Кстати, на выставке представлен уникальный щит князя Мстиславского, работы иранского мастера. Тут тоже интересный ракурс. Князь был умопомрачительно знатен — в его жилах текла кровь Рюриковичей, Гедиминовичей и Чингизидов. Но, несмотря на то что женат был трижды, жизнеспособного потомства не произвел. Все дети умерли. И поэтому как претендент на русский престол всерьез не фигурировал. Потому что все понимали: избери бояре его царем, последует еще один кровавый династический кризис. Репродуктивные способности 16-летнего Миши Романова на момент избрания его на царство выглядели явно более перспективными.
— Не будем забывать и о польском короле Владиславе Жигимонтовиче, который недолгое время пробыл и русским царем?
— В собрании музея хранится редкая золотая копейка, из числа отчеканенных от его имени при Семибоярщине. Но Владислав не был венчан, не выполнил условие о приезде в Россию и переходе в православие, так что формально царем считаться не может.
— Время Смуты у нас ассоциируется с разрухой, неурожаем, кровопролитием. А экспонаты выставки — предметы материальной культуры, причем предметы изумительные по своей красоте. Как работники Музеев Кремля отбирали те предметы, чтобы отразить эпоху во всей ее сложности?
— На самом деле артефактов из сокровищницы московских государей досмутного времени безумно мало. И особого богатства выбора у нас не было. Стояла задача осмыслить, скомбинировать, собрать предметы, вписанные в историю царского рода, так, чтобы они изложили нам, как от апогея величия при Иоанне Васильевиче род этот пришел к краху. Краху, который стал трагедией для всего русского государства. Ведь мы находились буквально в шаге от утраты своей государственности в результате того страшного кризиса.
— Если уж мы вспомнили Иоанна Васильевича — как он сам и период его правления сейчас трактуется современной российской исторической наукой?
— Очень по-разному он воспринимается и трактуется. Причем разброс мнений и оценок, акцентов — невероятный. Начиная от деспота и тирана до — хотя это, пожалуй, уже не научная тенденция — требований канонизации.
— То есть к консенсусу так и не пришли?
— Консенсус в принципе невозможен. Только полифония, многоголосие — множество мнений и их состязание.
— Но ведь относительно его западных современников некий консенсус всё же сложился. Тот же английский Генрих VIII вполне мог конкурировать с Иоанном Васильевичем и по числу жен, и по склонности устраивать кровопролития, однако его, кажется, давно перестали обвинять в жестокости и деспотизме. Сложилось некое общее мнение: великий государь, хотя и не без недостатков.
— Консенсуса у нас всё же нет, но просматриваются некие полосы изменения отношения к Ивану Грозному — и всегда мотивированные политической конъюнктурой. В эйзенштейновские времена это был суровый государь, который искоренял измену. Потом, в 1960-х, он стал кровавым тираном — помните выражение «опричный террор»? А сейчас, честно говоря, среди профессионалов-историков идеологический накал пошел на спад. Серьезные ученые занимаются скрупулезным анализом уже известных источников, изучением безумно редко появляющихся новых источников. Новых информативных документов крайне мало.

→ Задание 1
Процитируйте фрагмент интервью о выставке от слов «Кстати, на выставке» до слов «явно более перспективными.» включительно.
→ Задание 2
Назовите все роды, чья кровь, согласно интервью о выставке, текла в жилах князя Мстиславского.

→ Показанные данные
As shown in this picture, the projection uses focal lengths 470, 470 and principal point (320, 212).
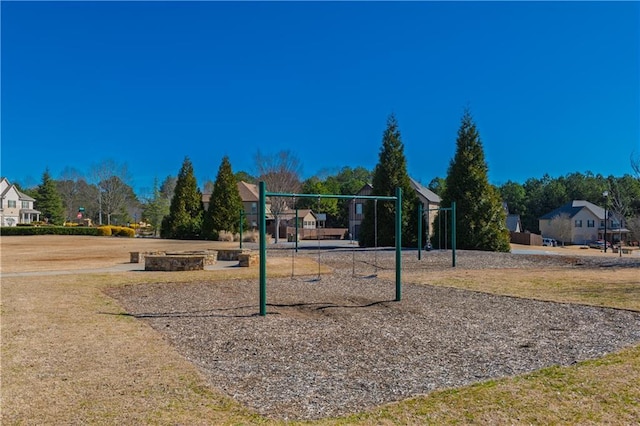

→ Результат задания 1
Кстати, на выставке представлен уникальный щит князя Мстиславского, работы иранского мастера. Тут тоже интересный ракурс. Князь был умопомрачительно знатен — в его жилах текла кровь Рюриковичей, Гедиминовичей и Чингизидов. Но, несмотря на то что женат был трижды, жизнеспособного потомства не произвел. Все дети умерли. И поэтому как претендент на русский престол всерьез не фигурировал. Потому что все понимали: избери бояре его царем, последует еще один кровавый династический кризис. Репродуктивные способности 16-летнего Миши Романова на момент избрания его на царство выглядели явно более перспективными.

→ Результат задания 2
Рюриковичи, Гедиминовичи, Чингизиды.